Первый раз отец — не сумев открыть дверь, потому что Джаджа подпер ее своим письменным столом — попросил его об этом на следующий день после Пальмового воскресенья.

— Джаджа! Джаджа! — говорил папа, толкая дверь. — Ты сегодня должен поужинать со всеми. Ты меня слышишь?

Но Джаджа не вышел из комнаты, и папа словом об этом не обмолвился, пока мы ели. Сам он ел очень мало, зато пил много воды — маме приходилось по его просьбе все время вызывать «ту девушку» с новыми бутылками. Прыщи на лице папы стали более расплывчатыми, но увеличились в размерах, из-за чего его лицо выглядело сильно опухшим.

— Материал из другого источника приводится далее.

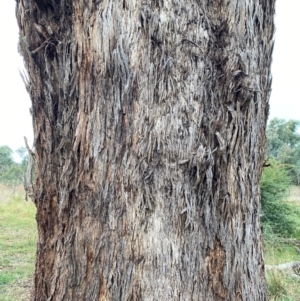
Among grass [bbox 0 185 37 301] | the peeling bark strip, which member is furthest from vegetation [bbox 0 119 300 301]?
the peeling bark strip

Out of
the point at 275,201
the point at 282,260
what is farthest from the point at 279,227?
the point at 282,260

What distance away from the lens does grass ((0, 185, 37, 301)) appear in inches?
158

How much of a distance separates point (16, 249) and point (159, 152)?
4728 millimetres

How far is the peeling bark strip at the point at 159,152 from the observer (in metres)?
1.51

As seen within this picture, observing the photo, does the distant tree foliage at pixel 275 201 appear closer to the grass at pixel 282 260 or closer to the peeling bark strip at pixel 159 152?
the grass at pixel 282 260

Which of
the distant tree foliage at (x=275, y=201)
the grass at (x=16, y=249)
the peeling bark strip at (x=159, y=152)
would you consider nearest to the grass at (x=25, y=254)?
the grass at (x=16, y=249)

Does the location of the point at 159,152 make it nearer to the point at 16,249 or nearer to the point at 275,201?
the point at 16,249

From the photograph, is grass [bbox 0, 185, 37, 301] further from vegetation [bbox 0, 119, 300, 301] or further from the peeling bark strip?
the peeling bark strip

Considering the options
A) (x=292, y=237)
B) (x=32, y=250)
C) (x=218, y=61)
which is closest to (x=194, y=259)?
(x=218, y=61)

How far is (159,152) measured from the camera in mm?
1516

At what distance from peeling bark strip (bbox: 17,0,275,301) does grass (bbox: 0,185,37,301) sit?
2.57 metres

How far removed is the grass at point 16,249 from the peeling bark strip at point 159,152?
2571 millimetres

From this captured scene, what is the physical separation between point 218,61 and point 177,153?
16.6 inches

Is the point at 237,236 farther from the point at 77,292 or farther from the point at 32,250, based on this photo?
the point at 32,250
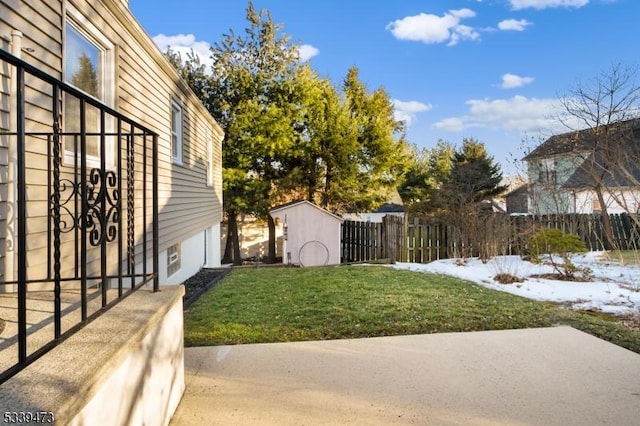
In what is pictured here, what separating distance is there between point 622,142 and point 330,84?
537 inches

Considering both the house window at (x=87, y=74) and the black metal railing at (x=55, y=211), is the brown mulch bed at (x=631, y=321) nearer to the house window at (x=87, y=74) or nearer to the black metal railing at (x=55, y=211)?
the black metal railing at (x=55, y=211)

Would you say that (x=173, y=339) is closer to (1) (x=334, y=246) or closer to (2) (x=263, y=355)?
(2) (x=263, y=355)

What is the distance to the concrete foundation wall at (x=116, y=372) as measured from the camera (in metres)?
1.27

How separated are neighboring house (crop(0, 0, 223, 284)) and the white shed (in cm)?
379

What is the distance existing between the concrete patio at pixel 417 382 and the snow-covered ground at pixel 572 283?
2.47 m

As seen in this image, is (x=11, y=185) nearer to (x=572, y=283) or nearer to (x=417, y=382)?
(x=417, y=382)

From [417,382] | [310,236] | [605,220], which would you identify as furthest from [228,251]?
[417,382]

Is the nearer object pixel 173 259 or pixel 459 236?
pixel 173 259

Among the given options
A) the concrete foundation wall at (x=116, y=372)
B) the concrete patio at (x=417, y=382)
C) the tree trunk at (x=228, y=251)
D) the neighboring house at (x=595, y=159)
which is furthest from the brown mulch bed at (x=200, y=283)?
the tree trunk at (x=228, y=251)

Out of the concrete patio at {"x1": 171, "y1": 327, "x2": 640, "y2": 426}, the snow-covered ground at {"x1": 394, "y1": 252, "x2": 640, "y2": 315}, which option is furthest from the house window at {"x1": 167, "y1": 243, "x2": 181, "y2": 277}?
the snow-covered ground at {"x1": 394, "y1": 252, "x2": 640, "y2": 315}

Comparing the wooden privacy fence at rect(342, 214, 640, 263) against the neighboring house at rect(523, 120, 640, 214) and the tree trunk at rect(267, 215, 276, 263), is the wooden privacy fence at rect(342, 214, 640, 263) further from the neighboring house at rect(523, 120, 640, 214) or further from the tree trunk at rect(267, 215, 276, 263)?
the tree trunk at rect(267, 215, 276, 263)

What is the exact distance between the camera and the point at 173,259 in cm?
837

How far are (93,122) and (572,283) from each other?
7979 mm

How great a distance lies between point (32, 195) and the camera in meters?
3.25
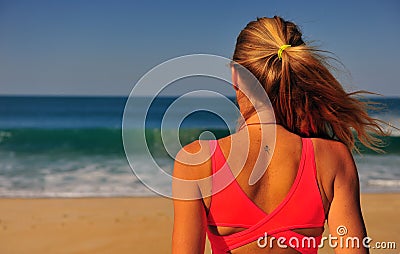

Пока мы ужинали, к нам пришла Йеванда Кокер с маленькой дочерью. Обмениваясь с ней приветствиями и пожимая ей руку, я вглядывалась в нее, ища признаки перемен, ведь теперь, после гибели Адэ, ее жизнь стала совсем другой. Но она выглядела по-прежнему, за исключением одежды. Теперь она носила только черное: черную накидку, черную блузу и черный шарф, скрывавший ее волосы и большую часть лба. Девочка сидела на диване почти неподвижно и теребила красную ленточку, которая стягивала ее волосы в хвостик. Когда мама спросила малышку, не хочет ли она фанты, та только покачала головой, продолжая теребить ленту.

— Она наконец заговорила, — сказала Йеванда, не сводя глаз с дочери. — Она сказала «мама» этим утром. Вот я и пришла, чтобы сообщить вам об этом.

— Слава Богу! — воскликнул папа так громко, что я вздрогнула.

— Благодаренье Всевышнему, — добавила мама.

Йеванда встала и опутилась на колени перед папой.

— Благодарю вас, господин, — с рыданием проговорила она. — Благодарю вас за все. Если бы мы не попали в ту больницу за границей, что стало бы с моей дочерью?

— Встань, Йеванда, — сказал папа. — Это все Бог. Благодари его.


В тот вечер, пока папа молился у себя в кабинете — слышно было, как он читает вслух Псалтырь, — я подошла к двери Джаджа и толкнула ее. Потом послышался скрежет отодвигаемого стола… Я рассказала Джаджа о визите Йеванды. Он кивнул, сказал, что мама уже рассказала ему об этом. Оказывается, дочь Адэ Кокера не говорила со дня его смерти. Отец оплатил ее лечение у лучших докторов Нигерии и за рубежом.

— А я ничего не знала, — с грустью сказала я. — Прошло уже почти четыре месяца. Слава Богу.

Джаджа молча смотрел на меня с тем странным выражением, что я замечала прежде на лице Амаки. И сразу начинала чувствовать себя виноватой, но не понимала, в чем.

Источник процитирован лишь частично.